Powell was not self-serious. In his later years, he adopted a look of artful dishevelment: too-large pants pooling above his Converse All-Stars and an obnoxiously loud baseball cap with humongous embroidery, like W 4TH (for the subway station) or THE NEW YORK CRIMES (in the newspaper’s gothic font), or REAL NEW YORKER (in the magazine’s), the cap always cocked to one side, and had taken to posing for photos with pinched fingers pursed to his mouth, as if he were puffing on a phantom joint, a pose he referred to as “the invisible jazz cigarette.” He referred to himself with winkingly self-deprecating nicknames like “The Lazy Hustler,” and “Uncle Sloppy,” becoming something of a down-tempo ambassador for the neighborhood, even sometimes leading casual walking tours.

“He really was all about the city,” Tony Arcabascio, one of the founders of the New York streetwear label Alife, who knew Powell since the mid-’90s, tells Vulture. “When we would walk around the city, he always made me feel like a tourist, as much as I grew up here. Sometimes I would pretend to know what he was talking about, just so I didn’t come off like some punk. He knew everybody. He knew every place. He knew the heavy hitters, but he also knew the homeless. For him, they were equally important. They were both worthy of presenting the city that he loved. He’d take a picture of the UPS guy the same way he would Madonna.”
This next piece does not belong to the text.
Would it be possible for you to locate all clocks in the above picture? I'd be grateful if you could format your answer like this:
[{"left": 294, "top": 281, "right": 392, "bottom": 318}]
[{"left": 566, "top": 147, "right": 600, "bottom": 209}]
Jean-Michel Basquiat and Andy Warhol on Mercer St., 1985. Photo: Ricky Powell
Ricky Powell on the 1987 Licensed to Kill tour with the Beastie Boys. Photo: Courtesy of Ricky Powell

In many ways, Powell represented a version of the city that has all but faded away, the crucial connections made at clubs and galleries now muffled by real-estate concerns or mediated by screens. Powell took pride in being able to offer a bridge. “He knew as well as any of us whose been around long enough that the thing about New York is it fuckin’ changes,” Arcabascio says. “I think Ricky knew that’s what he was there for — to school you and let you know what the old New York was all about, but he was also there to document the new New York.”

In interviews, Powell likened street photography to his ever-present transistor radio. “Well, photography, all you gotta to do is step out your house, and there will always be pictures to take,” he said. “The playlist is infinite.”